[[ DATA RECORDS, beginning ]]

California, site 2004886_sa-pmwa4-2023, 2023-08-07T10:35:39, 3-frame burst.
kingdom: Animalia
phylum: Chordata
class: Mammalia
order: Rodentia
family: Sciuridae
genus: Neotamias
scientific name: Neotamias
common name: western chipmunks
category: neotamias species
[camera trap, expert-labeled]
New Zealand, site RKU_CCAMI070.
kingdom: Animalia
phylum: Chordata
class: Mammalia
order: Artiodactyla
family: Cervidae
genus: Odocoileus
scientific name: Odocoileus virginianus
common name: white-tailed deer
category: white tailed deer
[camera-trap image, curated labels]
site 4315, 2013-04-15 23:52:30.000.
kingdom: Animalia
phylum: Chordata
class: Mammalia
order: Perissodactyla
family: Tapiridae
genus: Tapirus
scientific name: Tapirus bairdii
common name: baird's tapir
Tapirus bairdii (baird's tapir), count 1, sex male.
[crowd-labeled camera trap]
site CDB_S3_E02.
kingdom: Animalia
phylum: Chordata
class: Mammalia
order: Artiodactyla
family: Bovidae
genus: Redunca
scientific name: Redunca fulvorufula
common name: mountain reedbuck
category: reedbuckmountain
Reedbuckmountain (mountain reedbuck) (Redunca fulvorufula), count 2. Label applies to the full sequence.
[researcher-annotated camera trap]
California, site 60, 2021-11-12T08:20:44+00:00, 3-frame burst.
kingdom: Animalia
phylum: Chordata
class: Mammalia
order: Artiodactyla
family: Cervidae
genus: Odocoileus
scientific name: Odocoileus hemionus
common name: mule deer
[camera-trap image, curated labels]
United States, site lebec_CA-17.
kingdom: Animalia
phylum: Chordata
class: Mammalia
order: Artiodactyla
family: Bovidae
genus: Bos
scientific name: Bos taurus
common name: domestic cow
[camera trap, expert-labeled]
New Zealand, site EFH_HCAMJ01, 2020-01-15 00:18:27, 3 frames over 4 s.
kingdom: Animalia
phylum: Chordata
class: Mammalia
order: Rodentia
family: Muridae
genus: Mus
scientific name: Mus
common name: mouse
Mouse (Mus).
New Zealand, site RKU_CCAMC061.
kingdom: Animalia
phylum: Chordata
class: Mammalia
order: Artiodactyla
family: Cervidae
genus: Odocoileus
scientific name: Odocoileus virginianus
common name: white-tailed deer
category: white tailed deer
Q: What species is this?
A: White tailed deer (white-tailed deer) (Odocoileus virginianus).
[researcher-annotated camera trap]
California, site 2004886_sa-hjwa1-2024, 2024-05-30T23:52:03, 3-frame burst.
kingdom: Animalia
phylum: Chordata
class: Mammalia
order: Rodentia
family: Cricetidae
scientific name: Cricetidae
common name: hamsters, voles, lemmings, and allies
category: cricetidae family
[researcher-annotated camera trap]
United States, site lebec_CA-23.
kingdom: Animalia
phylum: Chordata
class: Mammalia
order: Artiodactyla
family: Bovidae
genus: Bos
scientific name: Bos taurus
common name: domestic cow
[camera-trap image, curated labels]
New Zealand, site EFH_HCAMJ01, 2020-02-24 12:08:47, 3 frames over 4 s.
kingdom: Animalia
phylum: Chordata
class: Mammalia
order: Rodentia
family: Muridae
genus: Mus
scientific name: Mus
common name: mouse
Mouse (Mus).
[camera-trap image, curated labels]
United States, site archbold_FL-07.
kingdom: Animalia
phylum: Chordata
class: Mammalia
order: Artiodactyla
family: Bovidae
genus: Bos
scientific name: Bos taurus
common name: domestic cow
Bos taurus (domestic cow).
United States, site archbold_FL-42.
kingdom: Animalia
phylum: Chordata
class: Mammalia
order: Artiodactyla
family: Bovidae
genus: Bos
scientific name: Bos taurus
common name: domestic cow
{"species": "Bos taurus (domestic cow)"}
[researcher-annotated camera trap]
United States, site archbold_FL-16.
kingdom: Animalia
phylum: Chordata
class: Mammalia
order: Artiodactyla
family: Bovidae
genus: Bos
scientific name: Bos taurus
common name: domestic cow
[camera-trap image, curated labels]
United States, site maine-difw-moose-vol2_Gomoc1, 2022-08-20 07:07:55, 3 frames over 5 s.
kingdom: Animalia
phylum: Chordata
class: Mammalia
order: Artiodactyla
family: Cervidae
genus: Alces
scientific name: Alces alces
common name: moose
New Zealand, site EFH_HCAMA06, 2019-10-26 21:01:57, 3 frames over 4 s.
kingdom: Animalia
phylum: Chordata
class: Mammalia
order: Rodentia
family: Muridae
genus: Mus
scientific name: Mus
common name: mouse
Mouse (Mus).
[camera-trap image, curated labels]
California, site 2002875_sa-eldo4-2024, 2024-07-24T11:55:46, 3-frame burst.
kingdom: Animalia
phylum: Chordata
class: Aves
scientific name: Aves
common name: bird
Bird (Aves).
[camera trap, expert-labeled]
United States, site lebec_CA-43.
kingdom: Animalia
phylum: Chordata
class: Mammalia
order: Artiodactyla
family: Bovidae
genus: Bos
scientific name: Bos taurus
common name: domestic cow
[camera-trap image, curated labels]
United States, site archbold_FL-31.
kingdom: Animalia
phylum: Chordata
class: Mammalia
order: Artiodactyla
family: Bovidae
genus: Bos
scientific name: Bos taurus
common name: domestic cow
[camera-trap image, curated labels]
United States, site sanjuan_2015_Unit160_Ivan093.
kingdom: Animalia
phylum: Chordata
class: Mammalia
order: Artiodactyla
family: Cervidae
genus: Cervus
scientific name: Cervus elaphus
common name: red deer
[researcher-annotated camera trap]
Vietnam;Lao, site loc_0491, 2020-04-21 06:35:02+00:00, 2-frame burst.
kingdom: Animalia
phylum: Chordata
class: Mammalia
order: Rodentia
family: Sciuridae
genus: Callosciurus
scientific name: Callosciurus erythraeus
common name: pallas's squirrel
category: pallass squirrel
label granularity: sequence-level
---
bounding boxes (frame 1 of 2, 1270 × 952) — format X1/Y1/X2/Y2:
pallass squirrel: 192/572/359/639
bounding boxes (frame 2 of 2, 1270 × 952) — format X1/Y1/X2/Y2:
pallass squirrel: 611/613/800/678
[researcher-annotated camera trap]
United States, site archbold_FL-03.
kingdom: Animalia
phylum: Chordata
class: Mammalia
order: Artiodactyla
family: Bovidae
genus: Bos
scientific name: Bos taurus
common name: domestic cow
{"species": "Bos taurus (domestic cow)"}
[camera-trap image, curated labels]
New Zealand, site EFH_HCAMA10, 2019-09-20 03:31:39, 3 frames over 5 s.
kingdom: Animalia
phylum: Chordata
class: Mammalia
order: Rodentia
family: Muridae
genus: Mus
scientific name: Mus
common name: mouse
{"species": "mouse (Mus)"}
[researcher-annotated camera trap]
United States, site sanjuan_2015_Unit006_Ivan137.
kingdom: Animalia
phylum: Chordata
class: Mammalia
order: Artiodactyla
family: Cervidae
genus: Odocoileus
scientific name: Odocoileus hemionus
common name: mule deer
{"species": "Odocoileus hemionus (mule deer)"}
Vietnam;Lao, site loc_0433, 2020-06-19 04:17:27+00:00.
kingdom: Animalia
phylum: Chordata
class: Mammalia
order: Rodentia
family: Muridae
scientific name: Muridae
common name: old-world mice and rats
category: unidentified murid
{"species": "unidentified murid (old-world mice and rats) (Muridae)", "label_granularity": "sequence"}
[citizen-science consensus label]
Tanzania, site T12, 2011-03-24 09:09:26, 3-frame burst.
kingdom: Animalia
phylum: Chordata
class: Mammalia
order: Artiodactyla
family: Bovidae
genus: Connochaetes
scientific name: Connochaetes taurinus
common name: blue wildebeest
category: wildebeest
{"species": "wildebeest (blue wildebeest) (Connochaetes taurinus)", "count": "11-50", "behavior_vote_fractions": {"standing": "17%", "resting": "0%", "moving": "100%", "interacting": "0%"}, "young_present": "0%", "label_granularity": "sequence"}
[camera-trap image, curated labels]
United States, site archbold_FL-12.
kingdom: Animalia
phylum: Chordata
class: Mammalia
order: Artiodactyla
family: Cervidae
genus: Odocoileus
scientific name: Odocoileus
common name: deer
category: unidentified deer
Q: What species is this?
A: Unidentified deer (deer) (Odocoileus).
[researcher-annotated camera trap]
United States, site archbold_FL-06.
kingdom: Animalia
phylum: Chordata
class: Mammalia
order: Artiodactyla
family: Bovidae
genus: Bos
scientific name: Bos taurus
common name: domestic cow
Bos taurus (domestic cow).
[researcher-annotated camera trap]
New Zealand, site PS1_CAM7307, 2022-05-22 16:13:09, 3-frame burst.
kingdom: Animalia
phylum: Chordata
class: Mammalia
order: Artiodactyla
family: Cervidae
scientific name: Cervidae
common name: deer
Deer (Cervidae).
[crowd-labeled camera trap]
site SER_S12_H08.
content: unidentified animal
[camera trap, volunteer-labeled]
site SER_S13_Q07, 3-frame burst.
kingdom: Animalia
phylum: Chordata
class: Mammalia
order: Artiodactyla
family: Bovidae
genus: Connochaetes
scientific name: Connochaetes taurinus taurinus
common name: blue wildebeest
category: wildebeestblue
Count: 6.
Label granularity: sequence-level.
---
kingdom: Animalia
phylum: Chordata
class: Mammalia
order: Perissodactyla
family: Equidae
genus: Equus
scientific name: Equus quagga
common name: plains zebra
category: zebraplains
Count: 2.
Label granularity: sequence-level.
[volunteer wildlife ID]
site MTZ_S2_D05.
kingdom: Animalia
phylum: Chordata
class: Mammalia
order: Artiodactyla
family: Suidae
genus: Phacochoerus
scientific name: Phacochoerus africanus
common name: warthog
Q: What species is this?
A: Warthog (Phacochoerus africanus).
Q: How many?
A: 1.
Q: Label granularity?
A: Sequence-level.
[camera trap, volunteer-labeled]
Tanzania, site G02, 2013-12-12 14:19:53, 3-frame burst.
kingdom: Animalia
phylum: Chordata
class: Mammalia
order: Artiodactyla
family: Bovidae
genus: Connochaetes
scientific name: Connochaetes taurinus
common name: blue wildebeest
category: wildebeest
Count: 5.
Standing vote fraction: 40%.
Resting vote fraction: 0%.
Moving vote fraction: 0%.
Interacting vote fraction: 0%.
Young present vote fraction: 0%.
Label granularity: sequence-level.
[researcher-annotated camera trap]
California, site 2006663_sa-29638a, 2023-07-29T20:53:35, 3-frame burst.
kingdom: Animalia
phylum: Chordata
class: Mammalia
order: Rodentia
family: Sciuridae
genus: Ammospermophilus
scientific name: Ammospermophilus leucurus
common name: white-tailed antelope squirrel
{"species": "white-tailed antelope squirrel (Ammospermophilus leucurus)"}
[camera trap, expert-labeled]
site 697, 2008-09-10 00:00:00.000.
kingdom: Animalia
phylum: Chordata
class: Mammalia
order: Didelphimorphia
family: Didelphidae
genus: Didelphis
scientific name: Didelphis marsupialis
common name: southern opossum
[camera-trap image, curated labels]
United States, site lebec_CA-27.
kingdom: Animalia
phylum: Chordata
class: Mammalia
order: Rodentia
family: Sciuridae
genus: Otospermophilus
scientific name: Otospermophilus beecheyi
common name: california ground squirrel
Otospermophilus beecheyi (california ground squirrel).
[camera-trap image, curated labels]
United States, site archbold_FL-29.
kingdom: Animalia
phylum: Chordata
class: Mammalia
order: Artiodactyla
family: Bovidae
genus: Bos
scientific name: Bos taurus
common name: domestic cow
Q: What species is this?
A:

[[ DATA RECORDS, end ]]

• **EXERCISE DIRECTIONS**:
In the answer, return exactly the lines from the line containing "genus: Otospermophilus" to the end of the records above, and no others.

• **SOLUTION**:
genus: Otospermophilus
scientific name: Otospermophilus beecheyi
common name: california ground squirrel
Otospermophilus beecheyi (california ground squirrel).
[camera-trap image, curated labels]
United States, site archbold_FL-29.
kingdom: Animalia
phylum: Chordata
class: Mammalia
order: Artiodactyla
family: Bovidae
genus: Bos
scientific name: Bos taurus
common name: domestic cow
Q: What species is this?
A:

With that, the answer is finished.